There is a very good reason why people get so annoyed about rubbish collections: we all generate enormous amounts of refuse. Now the great rubbish debate has been fuelled by Environment Secretary Hilary Benn and his support for on-the-spot fines of up to £110 for people who overfill their bins, leave them out too early or put out extra sacks of refuse alongside them. On my road, alas, the one constituency whose insanitary way with rubbish could usefully be curbed - I refer to the foxes who eat their way through the bin bags - is not susceptible to fines. Perhaps a Hammersmith Hunt might work.

Fines can change bad behaviour when it comes to rubbish - though in happier days you didn't need them to discourage you from putting out your bins early. Cutting visits by the dustmen doesn't work. Last year some councils decided to collect rubbish just once a fortnight - arguing that this would encourage people to recycle more. What it did encourage them to do was turn out in droves at the last local elections to vote out the councils who took away their weekly collection.
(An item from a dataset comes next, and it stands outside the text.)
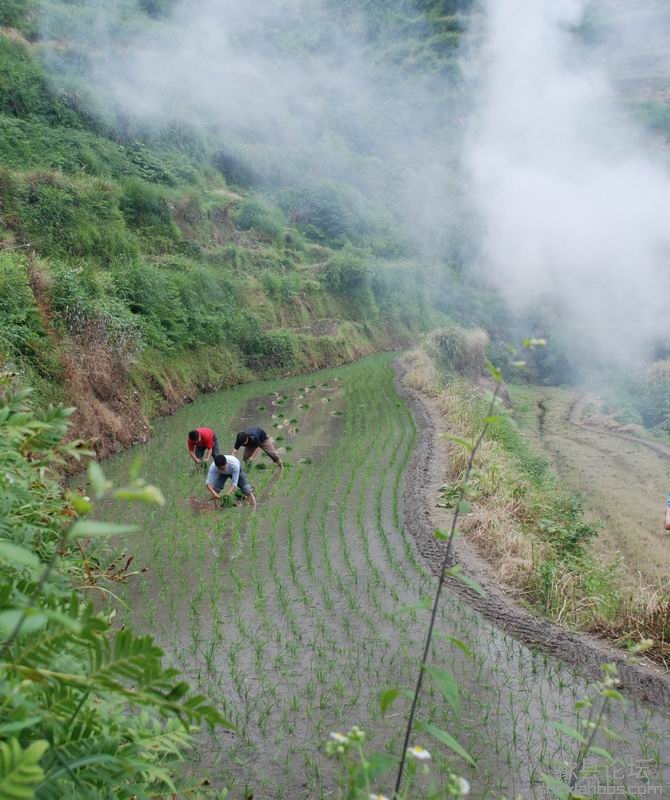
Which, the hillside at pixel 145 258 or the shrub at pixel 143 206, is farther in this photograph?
the shrub at pixel 143 206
For myself, I can't quite see why we don't go the same way as Ireland in encouraging us to recycle more and bin less. Ireland solved the great plastic carrier-bag problem overnight by the simple expedient of obliging shops to charge people for them. The same principle works for general rubbish. My mother has to buy a special bin bag from a local newsagent or supermarket to put her rubbish in. It costs E4, around £3.20. She stuffs the bag to bursting when she leaves it out every week, for collection by the private refuse collectors who issue the bags. If you want another collection, you could simply buy a bag from another company that collects on a different day. So, no involvement by the local council in the process, except to fine fly-tippers savagely.

By adopting this market principle, you do two things. Councils do not collect the bins, so you could scrap at least some of the council tax. And you have a financial incentive to recycle more and bin less. Of course, you'd have to monitor recycling bags to ensure they weren't used to off load normal refuse, but, on the whole, people recycle everything they should be recycling. There's no argument about rationing collections or about excessive numbers of bin bags. You just have to pay for your rubbish. It works.